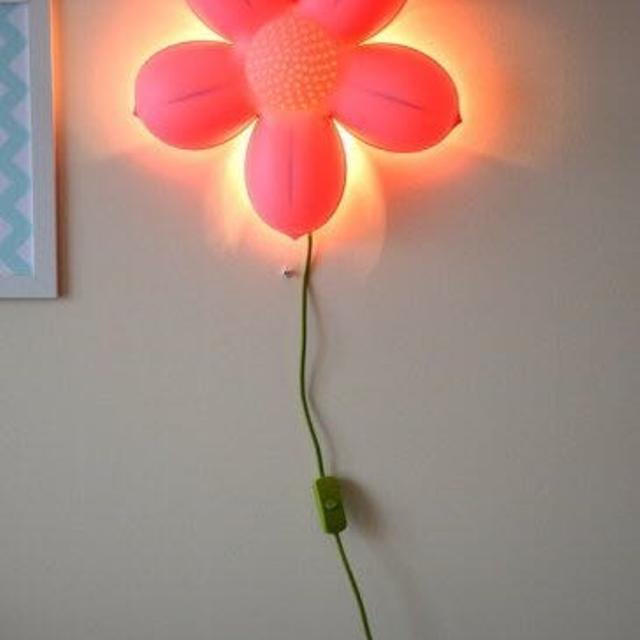 Find More Selling Pink Ikea Wall Flower Lamplight For Sale At Up To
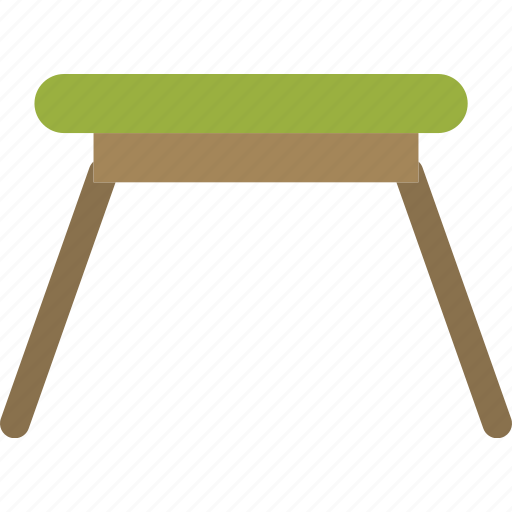 chair, rest, seat icon
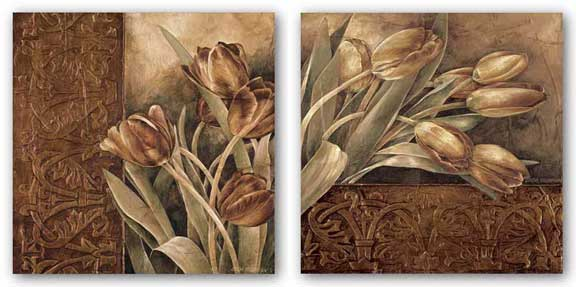 Copper Tulips Set by Linda Thompson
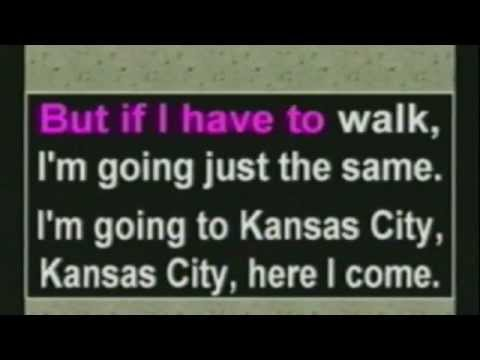 Kansas City - Fats Domino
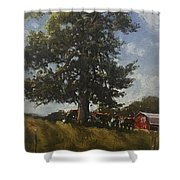 Hackberry Shade Shower Curtain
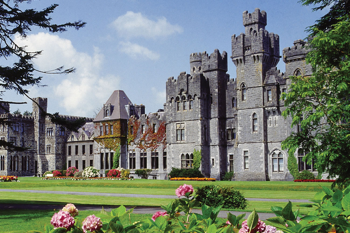 Iconic Ireland and Ashford Castle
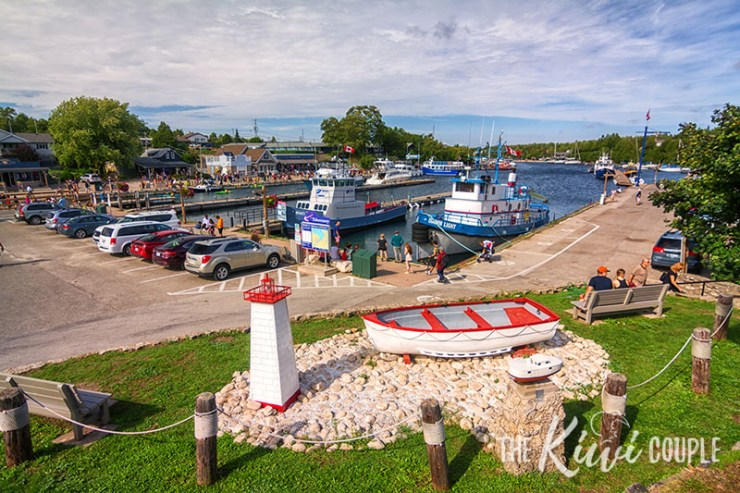 Little Tub Harbour in Tobermory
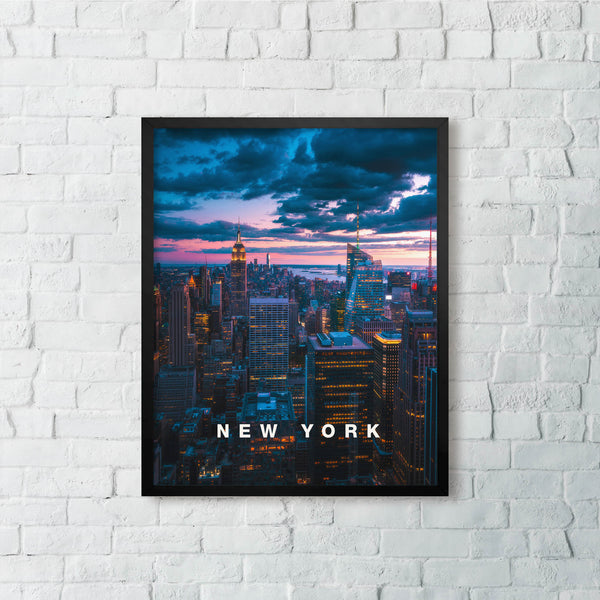 New York City Skyline with Modern Type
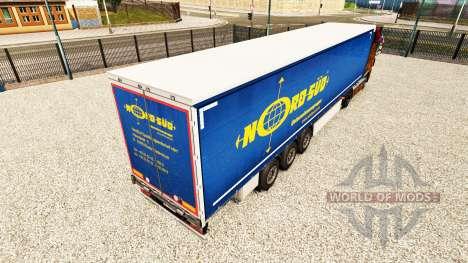Haut NordSued auf einen Vorhang semi-trailer für Euro Truck Simulator 2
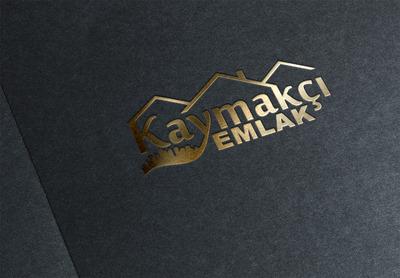 Kaymak i emlak logo mockup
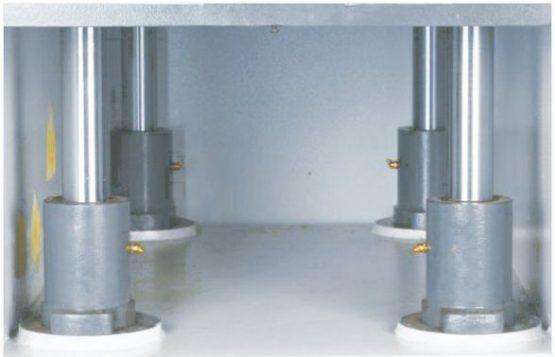 WINTER grubościówka PLANERMAX 830 DELUXE SPIRAL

#### [EXERCISE]
Each entry above has to be set down again verbatim, except for its pictures.

#### [EXERCISE OUTPUT]
 Find More Selling Pink Ikea Wall Flower Lamplight For Sale At Up To
 chair, rest, seat icon
 Copper Tulips Set by Linda Thompson
 Kansas City - Fats Domino
 Hackberry Shade Shower Curtain
 Iconic Ireland and Ashford Castle
 Little Tub Harbour in Tobermory
 New York City Skyline with Modern Type
Haut NordSued auf einen Vorhang semi-trailer für Euro Truck Simulator 2
 Kaymak i emlak logo mockup
 WINTER grubościówka PLANERMAX 830 DELUXE SPIRAL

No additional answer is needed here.